On May 8, 1948, Ed Ricketts' car was struck by a passenger train as he was leaving his lab for dinner. Ricketts survived for three days before passing away. There is now a life-size bust of Ed at the site of the crash. We made our way slowly from the lab to the sculpture, stopping for ice cream, and unknowingly walking on a path where the fatal railway once existed.

Upon reaching the statue, as I posed for a photo, words that Steinbeck wrote of Ricketts after his passing came to mind, "Once Ed said to me, 'For a very long time I didn't like myself.' It was not said in self-pity but simply as an unfortunate fact." These words bounced around inside of me as we walked back to my car, bought sandwiches and groceries for dinner, and ate dinner on the beach at Carmel-by-the-Sea. (You can read more about why I love Ed Ricketts here.)

== == == == ==

I once thought that upon visiting Steinbeck Country, I would encounter some sort of ephemera, something I could not take home with me. True, Monterey County possesses a certain magic I haven't felt anywhere else. But as I walked where Steinbeck and Ricketts walked, where they came to life and where they came to death, where they still live, I felt something familiar and concrete and real and useful. I felt gratitude.
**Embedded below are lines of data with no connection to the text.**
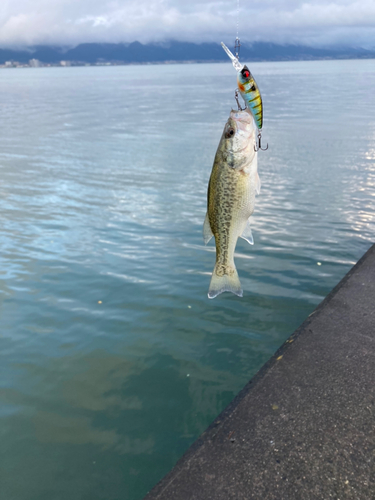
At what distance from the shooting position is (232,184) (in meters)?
3.15

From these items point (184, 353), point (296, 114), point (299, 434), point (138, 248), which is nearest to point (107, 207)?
point (138, 248)

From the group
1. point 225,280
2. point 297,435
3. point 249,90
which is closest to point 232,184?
point 249,90

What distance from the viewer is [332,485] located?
2945 mm

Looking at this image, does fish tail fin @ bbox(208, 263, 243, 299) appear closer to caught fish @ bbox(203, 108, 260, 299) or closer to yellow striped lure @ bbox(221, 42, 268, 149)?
caught fish @ bbox(203, 108, 260, 299)

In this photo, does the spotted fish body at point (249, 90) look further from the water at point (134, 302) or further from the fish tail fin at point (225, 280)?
the water at point (134, 302)

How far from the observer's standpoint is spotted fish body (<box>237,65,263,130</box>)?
2637mm

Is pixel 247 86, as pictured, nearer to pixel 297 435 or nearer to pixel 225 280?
pixel 225 280

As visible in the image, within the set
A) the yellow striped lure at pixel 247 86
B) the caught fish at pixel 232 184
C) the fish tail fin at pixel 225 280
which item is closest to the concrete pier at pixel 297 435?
the fish tail fin at pixel 225 280

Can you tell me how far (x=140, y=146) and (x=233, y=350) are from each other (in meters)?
18.3

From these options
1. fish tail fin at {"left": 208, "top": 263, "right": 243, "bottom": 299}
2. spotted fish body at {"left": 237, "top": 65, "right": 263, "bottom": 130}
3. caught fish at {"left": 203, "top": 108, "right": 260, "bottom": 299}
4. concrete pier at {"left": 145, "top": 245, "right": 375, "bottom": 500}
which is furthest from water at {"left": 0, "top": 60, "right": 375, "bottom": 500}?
spotted fish body at {"left": 237, "top": 65, "right": 263, "bottom": 130}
Gratitude to these men who told me that I don't have to be perfect, but that I can be good — that I am good.
Men who, like me, didn't like themselves.
Men who showed me how to like myself, not in narcissism, but in a way that made it comfortable for me to be around me.
Men who followed their improbable dreams, not for accolades or wealth, but for the simple intrinsic pleasure of doing what they enjoyed.
Men who taught me that in being good and wanting good that I am whole and complete.

And I learned that I don't have to be in Monterey County to rediscover that gratitude. All I have to do is pick up a book.

== == == == ==

Thank you, John. Thank you, Ed.

1 comment:

  1. I just realized I never commented on this post, but I read it when you posted it. I was probably reading it on my phone and commenting via phone is the pits. Anyway, glad to be included in this trip. And, this: "And now that you don't have to be perfect, you can be good." If I could sum up like...ANYTHING...about the last month I've spent in CA with a lot of time alone with myself, that would be it. I've had so much time to just really THINK about what's important to me and figure out who I am and who I want to be in my new phase. And then you shared those words and I was like YES. Those are the words I was looking for. I'm not trying to blame it on culture or anything but my own head, but I've spent a good chunk of my life trying to be perfect. And now it's like the physical act of moving has also moved me away from myself. Away from an older version that needed to be left. And now that I don't have/need/want to be perfect, I can finally be good. (I've been concocting a post on all of this so don't be surprised if some of the words from this comment make their way over to my blog.)